I took a moment to internalize what he had said, looking into his deep-set, gray eyes drawn with not-quite-worry-but-close. Unless things went from bad to hell, I was probably going to be Eoin's niece for a while. That being the case, Ambrose and I would be seeing a lot of one another. He would also probably eventually see me practice or workout. It occurred to me, standing there staring into his own cold eyes, that here was a dangerous man. I had already accepted that. What had not occurred to me was that I was also dangerous and that, maybe, two dangerous people could actually coexist in a mutually beneficial relationship. Since my circumstances now barred me from openly seeking another martial arts master, perhaps he could be my next teacher. And not just in martial arts.

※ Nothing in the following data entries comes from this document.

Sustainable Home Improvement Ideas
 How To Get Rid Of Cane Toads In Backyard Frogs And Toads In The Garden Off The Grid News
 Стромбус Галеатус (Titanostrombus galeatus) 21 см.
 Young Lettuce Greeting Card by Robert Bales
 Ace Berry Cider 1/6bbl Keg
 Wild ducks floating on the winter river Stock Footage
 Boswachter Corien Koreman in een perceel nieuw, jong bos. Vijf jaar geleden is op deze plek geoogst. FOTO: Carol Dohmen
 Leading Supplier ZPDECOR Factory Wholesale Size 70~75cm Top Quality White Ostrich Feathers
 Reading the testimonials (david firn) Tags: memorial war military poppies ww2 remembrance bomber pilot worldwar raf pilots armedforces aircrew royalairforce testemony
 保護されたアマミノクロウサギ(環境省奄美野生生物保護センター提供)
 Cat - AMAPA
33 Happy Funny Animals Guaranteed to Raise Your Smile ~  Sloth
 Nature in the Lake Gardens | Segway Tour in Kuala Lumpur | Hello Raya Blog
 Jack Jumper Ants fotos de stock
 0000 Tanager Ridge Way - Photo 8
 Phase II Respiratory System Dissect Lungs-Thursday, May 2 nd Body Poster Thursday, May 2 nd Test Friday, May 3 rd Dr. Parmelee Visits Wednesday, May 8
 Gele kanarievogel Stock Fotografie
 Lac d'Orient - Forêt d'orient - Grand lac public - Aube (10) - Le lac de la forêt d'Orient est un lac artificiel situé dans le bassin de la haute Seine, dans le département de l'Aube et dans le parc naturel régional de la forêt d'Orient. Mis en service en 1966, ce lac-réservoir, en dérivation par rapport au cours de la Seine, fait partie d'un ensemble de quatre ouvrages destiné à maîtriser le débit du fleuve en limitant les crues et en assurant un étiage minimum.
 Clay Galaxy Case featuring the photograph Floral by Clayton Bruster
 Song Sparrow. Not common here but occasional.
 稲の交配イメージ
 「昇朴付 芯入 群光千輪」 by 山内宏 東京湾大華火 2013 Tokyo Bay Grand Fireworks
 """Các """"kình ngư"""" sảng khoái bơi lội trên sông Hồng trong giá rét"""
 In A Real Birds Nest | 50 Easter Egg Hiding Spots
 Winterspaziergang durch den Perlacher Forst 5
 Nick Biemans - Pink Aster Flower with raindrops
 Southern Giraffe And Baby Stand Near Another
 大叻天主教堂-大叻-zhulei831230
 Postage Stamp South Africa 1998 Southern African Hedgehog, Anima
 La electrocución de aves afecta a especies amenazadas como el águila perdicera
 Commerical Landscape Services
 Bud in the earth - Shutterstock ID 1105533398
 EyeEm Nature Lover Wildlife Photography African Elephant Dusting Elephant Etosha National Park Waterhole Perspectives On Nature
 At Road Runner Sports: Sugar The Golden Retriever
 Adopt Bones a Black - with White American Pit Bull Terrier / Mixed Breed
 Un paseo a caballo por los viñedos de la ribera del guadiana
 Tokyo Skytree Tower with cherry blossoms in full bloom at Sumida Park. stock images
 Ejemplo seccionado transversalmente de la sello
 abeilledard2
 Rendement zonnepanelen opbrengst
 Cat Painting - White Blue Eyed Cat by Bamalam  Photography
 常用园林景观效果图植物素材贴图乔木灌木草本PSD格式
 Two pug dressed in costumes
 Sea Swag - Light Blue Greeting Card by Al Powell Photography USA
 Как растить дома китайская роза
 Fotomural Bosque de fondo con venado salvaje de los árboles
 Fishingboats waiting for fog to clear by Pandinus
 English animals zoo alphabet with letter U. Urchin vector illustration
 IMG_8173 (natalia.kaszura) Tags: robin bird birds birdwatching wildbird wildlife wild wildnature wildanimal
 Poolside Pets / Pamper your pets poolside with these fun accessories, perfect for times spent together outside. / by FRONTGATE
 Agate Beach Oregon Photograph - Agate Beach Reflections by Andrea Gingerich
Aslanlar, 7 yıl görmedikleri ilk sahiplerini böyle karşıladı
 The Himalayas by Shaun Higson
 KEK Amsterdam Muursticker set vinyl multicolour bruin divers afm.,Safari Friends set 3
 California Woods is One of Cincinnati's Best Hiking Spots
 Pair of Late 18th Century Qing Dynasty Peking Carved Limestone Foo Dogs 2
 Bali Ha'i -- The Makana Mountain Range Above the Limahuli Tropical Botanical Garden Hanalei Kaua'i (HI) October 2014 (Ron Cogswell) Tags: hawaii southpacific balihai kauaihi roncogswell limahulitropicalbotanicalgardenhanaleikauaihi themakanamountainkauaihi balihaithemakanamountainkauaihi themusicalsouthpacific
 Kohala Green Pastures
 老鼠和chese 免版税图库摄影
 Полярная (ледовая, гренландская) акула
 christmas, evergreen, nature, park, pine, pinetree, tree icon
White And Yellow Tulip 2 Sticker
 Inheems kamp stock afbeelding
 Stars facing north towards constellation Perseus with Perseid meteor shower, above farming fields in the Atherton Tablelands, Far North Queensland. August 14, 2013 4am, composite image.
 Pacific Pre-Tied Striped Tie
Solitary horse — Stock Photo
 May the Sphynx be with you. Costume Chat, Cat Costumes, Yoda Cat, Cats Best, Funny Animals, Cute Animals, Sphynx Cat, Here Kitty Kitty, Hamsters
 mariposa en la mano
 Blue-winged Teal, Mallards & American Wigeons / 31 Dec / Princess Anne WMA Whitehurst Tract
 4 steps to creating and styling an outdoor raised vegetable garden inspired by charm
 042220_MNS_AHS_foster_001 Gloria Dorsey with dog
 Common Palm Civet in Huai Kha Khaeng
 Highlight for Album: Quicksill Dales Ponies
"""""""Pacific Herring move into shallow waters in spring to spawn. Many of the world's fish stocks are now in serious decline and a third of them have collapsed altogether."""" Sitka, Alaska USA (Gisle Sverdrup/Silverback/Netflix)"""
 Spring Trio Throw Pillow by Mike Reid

I sighed and smiled back at him just as ruefully. "I suppose the answer to the riddle that is me depends most on one thing: trust. If I decide I can trust you that far behind the veil that is me, you may eventually find answers that satisfy you," was my reply, my tone suitably subdued. A twinge from the withered, atrophied faculty that was my conscience made me add the warning, "In all honesty, that is a two-edged sword, sir. If you wind up seeing that far, there are thinks that lurk in the Darkness therein and they are often displeased when they realize some unlucky soul has noticed their existence. Hence part of my current predicament."
It was at that point in the discussion that the door opened and Eoin walked through, pocketing the key with which he had opened the door. Seeing the tableau he had intruded upon, he nervously cleared his throat and walked over to his desk and sat down in the comfortable-looking chair, folding his hands above his stomach. Swinging idly side to side as he watched Ambrose resume his own seat, he waved me to one of the seats facing his desk.
"Doctor Mixon says the ribs are cracked, not badly broken, and that his jaw and eye will be fine given rest and ice," Eoin informed us casually, his eyes sharply watching us as he continued to swivel his chair. Ambrose sat back in his chair and relaxed at merely a flick of Eoin's eyes toward the seat. Smiling lightly, he inquired, "So, have you had a nice chat whilst you waited?"